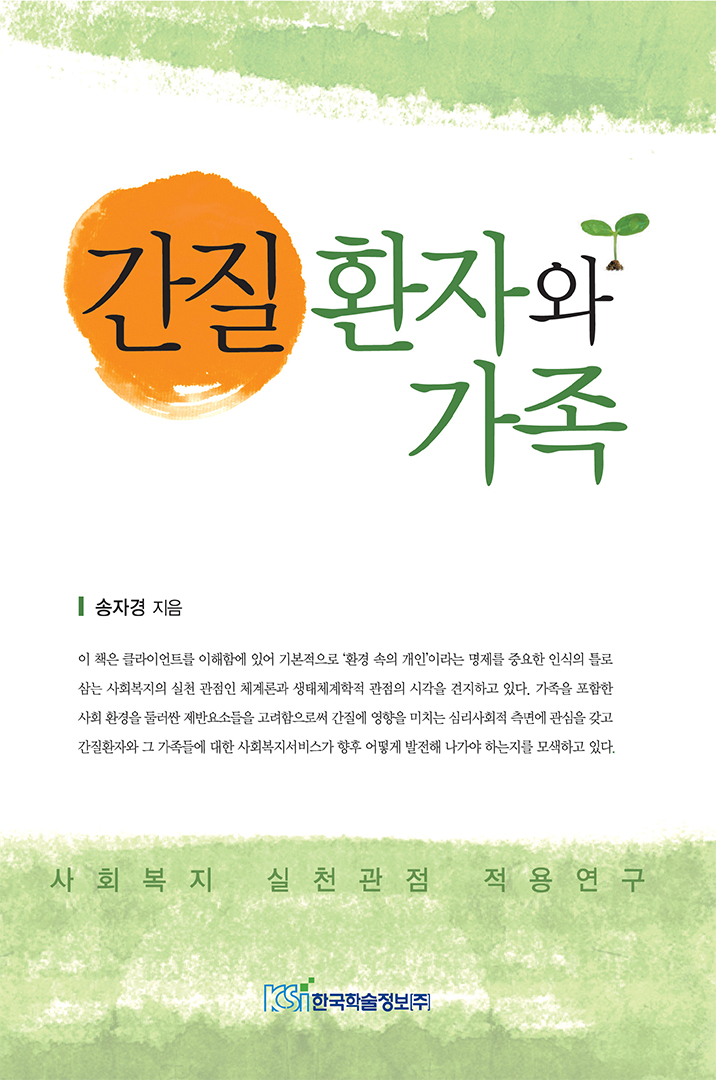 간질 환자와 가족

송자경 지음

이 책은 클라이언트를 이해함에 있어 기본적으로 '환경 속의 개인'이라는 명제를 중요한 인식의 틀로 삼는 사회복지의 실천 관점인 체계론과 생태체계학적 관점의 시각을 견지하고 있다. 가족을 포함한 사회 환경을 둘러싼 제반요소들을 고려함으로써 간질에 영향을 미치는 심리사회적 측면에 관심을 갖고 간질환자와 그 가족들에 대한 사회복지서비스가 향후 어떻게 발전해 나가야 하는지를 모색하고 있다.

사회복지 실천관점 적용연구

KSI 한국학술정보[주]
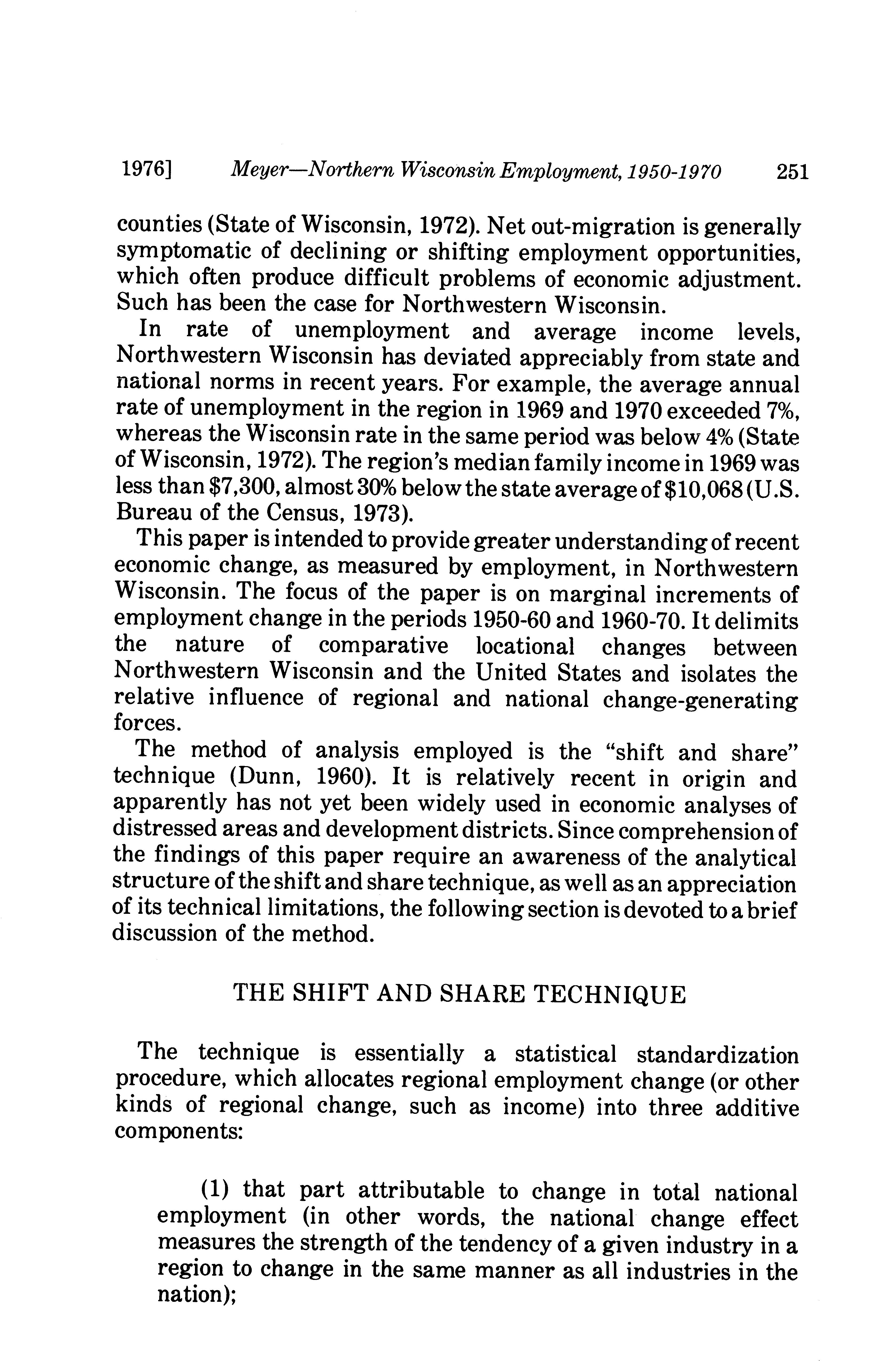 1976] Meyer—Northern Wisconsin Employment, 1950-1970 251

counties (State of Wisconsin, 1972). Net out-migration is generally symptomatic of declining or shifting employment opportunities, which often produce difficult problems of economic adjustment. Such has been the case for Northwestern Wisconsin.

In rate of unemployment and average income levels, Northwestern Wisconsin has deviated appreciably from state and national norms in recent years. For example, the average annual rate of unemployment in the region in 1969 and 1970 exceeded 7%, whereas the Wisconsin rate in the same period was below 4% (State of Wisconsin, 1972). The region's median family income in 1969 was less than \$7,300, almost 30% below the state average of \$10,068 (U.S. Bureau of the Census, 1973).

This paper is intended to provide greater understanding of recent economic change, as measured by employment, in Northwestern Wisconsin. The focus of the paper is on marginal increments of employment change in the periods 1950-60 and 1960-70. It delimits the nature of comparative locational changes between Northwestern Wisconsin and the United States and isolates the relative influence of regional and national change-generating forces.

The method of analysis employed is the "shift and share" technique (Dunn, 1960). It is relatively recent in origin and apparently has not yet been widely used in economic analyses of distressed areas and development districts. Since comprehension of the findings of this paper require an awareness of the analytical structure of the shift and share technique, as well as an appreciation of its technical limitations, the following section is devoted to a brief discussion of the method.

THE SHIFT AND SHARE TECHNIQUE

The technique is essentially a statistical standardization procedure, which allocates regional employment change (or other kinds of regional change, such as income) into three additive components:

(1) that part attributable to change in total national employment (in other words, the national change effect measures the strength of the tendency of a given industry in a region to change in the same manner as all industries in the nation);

- - -

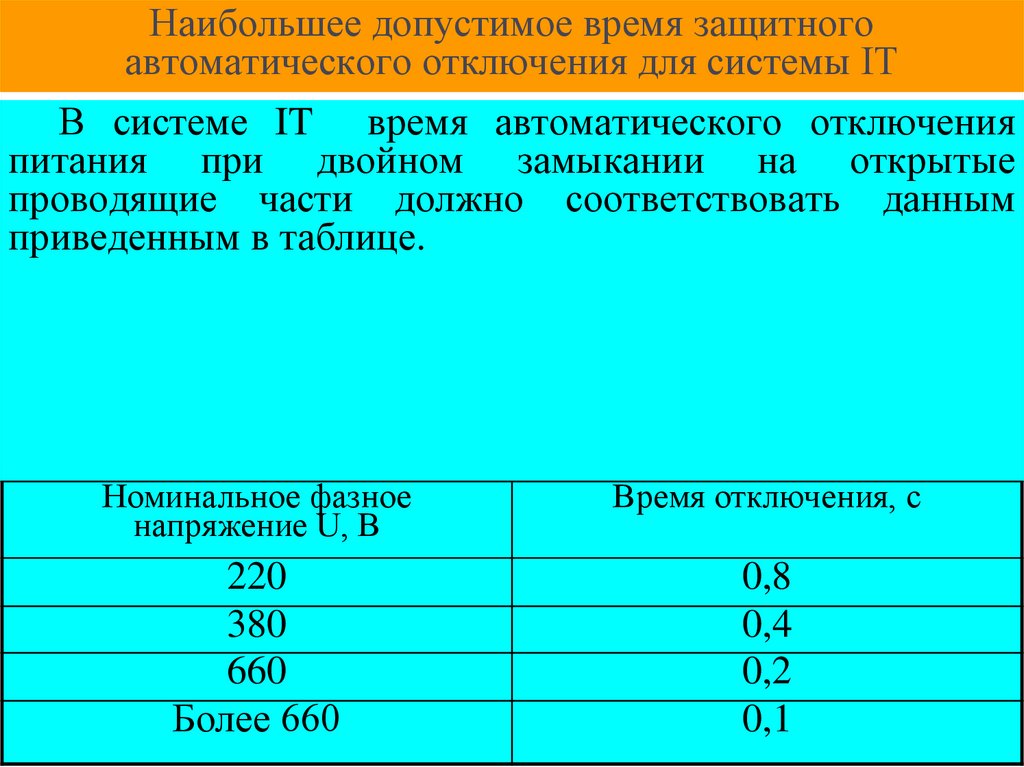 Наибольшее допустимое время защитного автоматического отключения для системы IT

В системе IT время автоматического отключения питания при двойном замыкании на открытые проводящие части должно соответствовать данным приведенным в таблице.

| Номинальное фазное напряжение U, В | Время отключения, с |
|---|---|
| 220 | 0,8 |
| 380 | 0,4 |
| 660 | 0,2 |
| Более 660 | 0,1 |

- - -

### Task
If a line in the listing holds the word "been", copy it out.

### Your response
counties (State of Wisconsin, 1972). Net out-migration is generally symptomatic of declining or shifting employment opportunities, which often produce difficult problems of economic adjustment. Such has been the case for Northwestern Wisconsin.
The method of analysis employed is the "shift and share" technique (Dunn, 1960). It is relatively recent in origin and apparently has not yet been widely used in economic analyses of distressed areas and development districts. Since comprehension of the findings of this paper require an awareness of the analytical structure of the shift and share technique, as well as an appreciation of its technical limitations, the following section is devoted to a brief discussion of the method.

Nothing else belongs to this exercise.